Custom metrics are lost from Metric Registrar Endpoint worker

Products

VMware Tanzu Application Service for VMs

Issue/Introduction

The customer has the custom application on each Diego Cell that scapes metrics and emits a certain amount of custom metrics to Metric Registrar Endpoint Worker of doppler VMs. The custom application emits a certain amount of dummy metrics. Prometheus would check the emitted amount of a particular dummy metric, and would alert them when the amount received falls below the specified value.

Custom metrics routing path:

metric_registrar_endpoint_worker -> loggr-forwarder-agent -> loggregator_agent -> Doppler -> Reverse Log Proxy -> Reverse Log Proxy Gateway -> Gorouter -> custom nozzle

In this knowledge article base, we will explore how to track the dropped counter metric where the source id is forwarder_agent due to buffer overflows and identify applications with large metric endpoint responses.

Environment

Product Version: 2.7

Resolution

Cause:
The drops are occurring much more on specific dopplers, which might be consistent with the metric endpoint worker on those instances owning a particularly metrics-heavy application.

Balancing is performed for metric registrar scraping, but it is application based (per registration). This means that if a specific application has an outsized number of metrics the endpoint worker handling it will emit an outsized number of metrics.

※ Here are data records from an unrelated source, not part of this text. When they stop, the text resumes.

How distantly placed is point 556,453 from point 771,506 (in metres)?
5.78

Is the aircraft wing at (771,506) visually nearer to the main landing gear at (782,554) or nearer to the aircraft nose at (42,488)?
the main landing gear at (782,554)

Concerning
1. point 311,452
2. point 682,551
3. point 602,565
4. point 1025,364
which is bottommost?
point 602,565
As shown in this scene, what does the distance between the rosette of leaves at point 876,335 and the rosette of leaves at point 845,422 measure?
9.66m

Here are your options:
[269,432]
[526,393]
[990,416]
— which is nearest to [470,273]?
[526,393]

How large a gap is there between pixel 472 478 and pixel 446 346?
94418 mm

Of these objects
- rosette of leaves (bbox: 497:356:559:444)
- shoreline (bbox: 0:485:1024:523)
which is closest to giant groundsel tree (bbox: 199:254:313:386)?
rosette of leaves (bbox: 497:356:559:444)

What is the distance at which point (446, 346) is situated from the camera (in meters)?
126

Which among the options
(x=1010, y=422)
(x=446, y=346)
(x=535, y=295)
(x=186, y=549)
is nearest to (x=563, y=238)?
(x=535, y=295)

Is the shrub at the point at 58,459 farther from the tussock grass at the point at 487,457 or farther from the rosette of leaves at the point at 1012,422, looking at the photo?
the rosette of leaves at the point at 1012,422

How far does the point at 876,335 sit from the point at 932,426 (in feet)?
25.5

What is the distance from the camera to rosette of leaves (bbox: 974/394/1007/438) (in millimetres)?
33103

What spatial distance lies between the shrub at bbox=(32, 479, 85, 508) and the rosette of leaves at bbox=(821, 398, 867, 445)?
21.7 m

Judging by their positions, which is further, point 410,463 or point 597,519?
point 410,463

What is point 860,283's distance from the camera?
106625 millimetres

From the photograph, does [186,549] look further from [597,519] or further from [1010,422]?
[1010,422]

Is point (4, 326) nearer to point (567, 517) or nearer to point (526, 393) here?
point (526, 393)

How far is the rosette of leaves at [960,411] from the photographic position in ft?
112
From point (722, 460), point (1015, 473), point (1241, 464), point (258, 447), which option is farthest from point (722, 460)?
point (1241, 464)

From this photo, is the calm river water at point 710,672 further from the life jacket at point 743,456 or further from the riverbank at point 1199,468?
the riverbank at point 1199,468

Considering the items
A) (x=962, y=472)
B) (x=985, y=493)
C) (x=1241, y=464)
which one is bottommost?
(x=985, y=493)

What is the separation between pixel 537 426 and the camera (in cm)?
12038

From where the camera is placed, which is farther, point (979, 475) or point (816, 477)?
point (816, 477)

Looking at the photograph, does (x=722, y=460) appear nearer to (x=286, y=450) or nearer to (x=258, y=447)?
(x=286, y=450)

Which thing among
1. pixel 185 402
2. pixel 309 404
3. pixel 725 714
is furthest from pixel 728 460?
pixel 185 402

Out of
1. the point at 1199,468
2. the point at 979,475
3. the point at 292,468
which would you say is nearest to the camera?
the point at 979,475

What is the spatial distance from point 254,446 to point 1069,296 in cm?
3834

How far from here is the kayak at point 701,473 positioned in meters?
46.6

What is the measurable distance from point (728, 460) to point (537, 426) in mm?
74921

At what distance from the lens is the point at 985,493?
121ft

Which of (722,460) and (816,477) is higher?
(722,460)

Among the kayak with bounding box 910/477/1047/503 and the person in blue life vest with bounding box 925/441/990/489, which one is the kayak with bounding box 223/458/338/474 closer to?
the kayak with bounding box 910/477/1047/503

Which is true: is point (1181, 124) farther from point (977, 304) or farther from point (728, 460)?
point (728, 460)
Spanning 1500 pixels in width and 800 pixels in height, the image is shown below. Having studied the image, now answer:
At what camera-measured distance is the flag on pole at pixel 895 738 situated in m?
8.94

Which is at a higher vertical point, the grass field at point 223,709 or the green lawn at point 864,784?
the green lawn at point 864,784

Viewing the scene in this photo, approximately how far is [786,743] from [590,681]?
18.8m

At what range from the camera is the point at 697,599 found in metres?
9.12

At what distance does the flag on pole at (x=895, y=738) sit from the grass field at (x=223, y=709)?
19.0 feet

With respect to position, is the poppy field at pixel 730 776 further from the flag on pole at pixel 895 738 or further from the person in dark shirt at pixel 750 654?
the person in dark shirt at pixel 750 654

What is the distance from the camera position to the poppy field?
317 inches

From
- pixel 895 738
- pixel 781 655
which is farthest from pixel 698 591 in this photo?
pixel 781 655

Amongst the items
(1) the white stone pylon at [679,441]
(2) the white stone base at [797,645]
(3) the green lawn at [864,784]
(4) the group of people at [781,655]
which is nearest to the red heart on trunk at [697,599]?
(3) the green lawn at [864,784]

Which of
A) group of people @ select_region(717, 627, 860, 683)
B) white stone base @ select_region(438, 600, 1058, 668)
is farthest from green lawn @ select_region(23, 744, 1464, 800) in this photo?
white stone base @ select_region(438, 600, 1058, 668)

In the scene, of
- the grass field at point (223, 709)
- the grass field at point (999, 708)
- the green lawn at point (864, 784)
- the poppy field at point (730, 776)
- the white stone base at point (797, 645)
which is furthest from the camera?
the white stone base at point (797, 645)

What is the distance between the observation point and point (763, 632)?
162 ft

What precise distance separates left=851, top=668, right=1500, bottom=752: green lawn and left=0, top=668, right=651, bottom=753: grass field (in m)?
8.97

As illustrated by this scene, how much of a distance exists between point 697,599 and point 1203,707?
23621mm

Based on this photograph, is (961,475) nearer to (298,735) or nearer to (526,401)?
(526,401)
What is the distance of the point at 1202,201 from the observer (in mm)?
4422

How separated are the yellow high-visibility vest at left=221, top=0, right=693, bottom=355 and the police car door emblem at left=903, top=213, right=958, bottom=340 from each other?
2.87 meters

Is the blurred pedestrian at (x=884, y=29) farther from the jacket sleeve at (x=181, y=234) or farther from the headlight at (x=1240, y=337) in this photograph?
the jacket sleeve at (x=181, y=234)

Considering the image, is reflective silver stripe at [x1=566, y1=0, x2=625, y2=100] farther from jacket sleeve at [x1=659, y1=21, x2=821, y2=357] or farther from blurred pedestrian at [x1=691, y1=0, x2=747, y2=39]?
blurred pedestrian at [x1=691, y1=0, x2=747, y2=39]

As a result, those tons of metrics scraped by the specific Endpoint Worker job were sent to the specific Forwarder Agent job and those metrics were dropped because of buffer overflow in the specific Forwarder Agent job.

How to track the dropped counter metric where the source id is forwarder_agent

If the customer is using Prometheus, we should be able to use a query like this:

rate(firehose_counter_event_loggregator_forwarder_agent_dropped_total[5m])

In other method, we can track the dropped counter metric where the source id is forwarder_agent

% find . -name 'loggr-forwarder-agent.stderr*' -print | xargs grep -i dropped --count | awk -F ':' '{print $2 "\t" $1}' | sort -nr | head -n5

34222 ./doppler.******************

8506 ./doppler.******************

964 ./doppler.******************

505 ./doppler.******************

419 ./doppler.******************

How to identify applications with large metric endpoint responses

We should be able to determine the metrics endpoint response sizes from the gorouter access logs (filtering for metric endpoint paths and looking at the Bytes Sent column).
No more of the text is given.